══ Given data ══

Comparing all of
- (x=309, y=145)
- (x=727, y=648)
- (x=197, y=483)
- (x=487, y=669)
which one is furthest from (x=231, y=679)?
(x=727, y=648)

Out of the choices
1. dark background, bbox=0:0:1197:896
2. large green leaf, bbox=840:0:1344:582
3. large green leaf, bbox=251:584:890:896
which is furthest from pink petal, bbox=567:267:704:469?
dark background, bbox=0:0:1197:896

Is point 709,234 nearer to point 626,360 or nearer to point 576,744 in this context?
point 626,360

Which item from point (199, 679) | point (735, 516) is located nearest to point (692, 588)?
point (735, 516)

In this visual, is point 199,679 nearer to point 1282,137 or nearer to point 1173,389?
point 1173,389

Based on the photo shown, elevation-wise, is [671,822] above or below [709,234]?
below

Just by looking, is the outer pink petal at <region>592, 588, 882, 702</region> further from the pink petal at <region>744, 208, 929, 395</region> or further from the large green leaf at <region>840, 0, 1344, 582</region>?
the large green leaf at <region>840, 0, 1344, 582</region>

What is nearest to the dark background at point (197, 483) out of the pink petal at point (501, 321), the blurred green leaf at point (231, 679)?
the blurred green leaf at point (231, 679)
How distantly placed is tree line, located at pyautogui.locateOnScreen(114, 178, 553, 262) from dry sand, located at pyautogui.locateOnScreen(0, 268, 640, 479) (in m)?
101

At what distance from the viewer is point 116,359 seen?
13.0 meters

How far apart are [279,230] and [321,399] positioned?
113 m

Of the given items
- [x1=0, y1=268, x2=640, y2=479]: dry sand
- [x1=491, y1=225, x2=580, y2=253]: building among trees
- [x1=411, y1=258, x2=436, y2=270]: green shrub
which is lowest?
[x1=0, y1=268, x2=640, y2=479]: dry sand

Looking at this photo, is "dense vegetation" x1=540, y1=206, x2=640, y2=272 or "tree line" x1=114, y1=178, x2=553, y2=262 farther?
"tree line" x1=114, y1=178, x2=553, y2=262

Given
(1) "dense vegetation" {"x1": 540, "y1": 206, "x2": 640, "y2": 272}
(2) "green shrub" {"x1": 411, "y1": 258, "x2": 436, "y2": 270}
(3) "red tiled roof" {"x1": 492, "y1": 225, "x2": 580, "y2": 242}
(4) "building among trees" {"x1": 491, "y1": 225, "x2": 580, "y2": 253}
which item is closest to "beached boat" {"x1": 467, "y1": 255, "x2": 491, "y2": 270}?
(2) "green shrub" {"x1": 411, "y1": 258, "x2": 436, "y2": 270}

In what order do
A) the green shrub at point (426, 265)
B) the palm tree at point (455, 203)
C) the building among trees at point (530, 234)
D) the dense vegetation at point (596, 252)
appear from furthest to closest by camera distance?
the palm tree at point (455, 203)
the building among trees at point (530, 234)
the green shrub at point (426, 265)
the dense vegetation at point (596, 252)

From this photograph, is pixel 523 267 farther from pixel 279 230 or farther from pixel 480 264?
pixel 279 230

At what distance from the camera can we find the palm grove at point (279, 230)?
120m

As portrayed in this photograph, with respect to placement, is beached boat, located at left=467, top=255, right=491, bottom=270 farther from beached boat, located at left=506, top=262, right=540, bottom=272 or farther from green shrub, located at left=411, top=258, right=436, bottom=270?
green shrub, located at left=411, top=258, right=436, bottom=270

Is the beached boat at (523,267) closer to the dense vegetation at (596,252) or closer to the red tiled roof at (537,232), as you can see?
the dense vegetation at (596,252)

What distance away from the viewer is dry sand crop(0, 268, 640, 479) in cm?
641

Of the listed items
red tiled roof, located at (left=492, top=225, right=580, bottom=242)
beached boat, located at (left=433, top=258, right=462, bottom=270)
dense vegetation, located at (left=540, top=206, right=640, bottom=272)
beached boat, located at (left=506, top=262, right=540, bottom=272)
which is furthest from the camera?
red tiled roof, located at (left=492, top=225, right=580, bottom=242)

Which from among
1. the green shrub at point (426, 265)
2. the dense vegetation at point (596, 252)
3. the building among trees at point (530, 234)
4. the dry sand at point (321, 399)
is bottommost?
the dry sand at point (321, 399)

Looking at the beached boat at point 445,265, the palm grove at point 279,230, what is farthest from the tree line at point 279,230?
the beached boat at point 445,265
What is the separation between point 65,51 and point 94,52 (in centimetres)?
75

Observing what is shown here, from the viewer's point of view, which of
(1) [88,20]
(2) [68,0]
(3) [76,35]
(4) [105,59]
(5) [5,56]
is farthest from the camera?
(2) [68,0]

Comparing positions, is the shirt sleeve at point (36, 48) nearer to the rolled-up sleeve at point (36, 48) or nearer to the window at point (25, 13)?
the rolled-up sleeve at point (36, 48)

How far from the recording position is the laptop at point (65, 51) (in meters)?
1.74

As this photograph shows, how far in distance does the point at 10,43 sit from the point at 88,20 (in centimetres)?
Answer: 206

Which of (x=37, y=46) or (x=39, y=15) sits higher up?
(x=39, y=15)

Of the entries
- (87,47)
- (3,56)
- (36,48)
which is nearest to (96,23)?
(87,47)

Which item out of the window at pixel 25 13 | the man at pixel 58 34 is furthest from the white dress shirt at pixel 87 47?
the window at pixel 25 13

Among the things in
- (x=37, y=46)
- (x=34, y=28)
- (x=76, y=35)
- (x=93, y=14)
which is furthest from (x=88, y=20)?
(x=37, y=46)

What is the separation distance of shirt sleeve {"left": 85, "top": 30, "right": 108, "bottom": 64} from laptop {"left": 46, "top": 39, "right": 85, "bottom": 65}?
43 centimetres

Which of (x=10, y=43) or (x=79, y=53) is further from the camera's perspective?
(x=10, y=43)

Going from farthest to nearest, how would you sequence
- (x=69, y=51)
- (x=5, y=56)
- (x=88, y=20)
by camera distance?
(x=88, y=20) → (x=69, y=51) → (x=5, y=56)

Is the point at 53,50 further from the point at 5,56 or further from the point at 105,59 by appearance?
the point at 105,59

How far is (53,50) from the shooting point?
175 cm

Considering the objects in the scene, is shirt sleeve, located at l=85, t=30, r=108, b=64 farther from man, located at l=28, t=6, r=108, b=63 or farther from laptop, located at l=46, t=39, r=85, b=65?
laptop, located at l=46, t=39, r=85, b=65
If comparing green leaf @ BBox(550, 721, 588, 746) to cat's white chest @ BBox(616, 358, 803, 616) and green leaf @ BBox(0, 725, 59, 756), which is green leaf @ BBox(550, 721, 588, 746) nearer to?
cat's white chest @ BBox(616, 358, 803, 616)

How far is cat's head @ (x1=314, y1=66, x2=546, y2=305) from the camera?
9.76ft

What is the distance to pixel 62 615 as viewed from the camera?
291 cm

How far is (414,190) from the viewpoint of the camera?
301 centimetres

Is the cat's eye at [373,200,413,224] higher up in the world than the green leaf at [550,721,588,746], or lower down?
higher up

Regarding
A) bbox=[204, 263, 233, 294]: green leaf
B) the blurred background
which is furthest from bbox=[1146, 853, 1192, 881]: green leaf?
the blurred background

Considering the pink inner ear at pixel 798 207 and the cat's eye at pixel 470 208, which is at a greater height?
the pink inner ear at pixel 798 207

═══

Set exercise - Only the lines from the one containing "How far is cat's" through the end of the material should be reproduced, exactly, with both ends included.

Worked answer -
How far is cat's head @ (x1=314, y1=66, x2=546, y2=305) from the camera?
9.76ft

What is the distance to pixel 62 615 as viewed from the camera?
291 cm

How far is (414,190) from the viewpoint of the camera?
301 centimetres

Is the cat's eye at [373,200,413,224] higher up in the world than the green leaf at [550,721,588,746], or lower down?
higher up

Regarding
A) bbox=[204, 263, 233, 294]: green leaf
B) the blurred background
which is furthest from bbox=[1146, 853, 1192, 881]: green leaf?
the blurred background

Considering the pink inner ear at pixel 798 207 and the cat's eye at pixel 470 208, which is at a greater height?
the pink inner ear at pixel 798 207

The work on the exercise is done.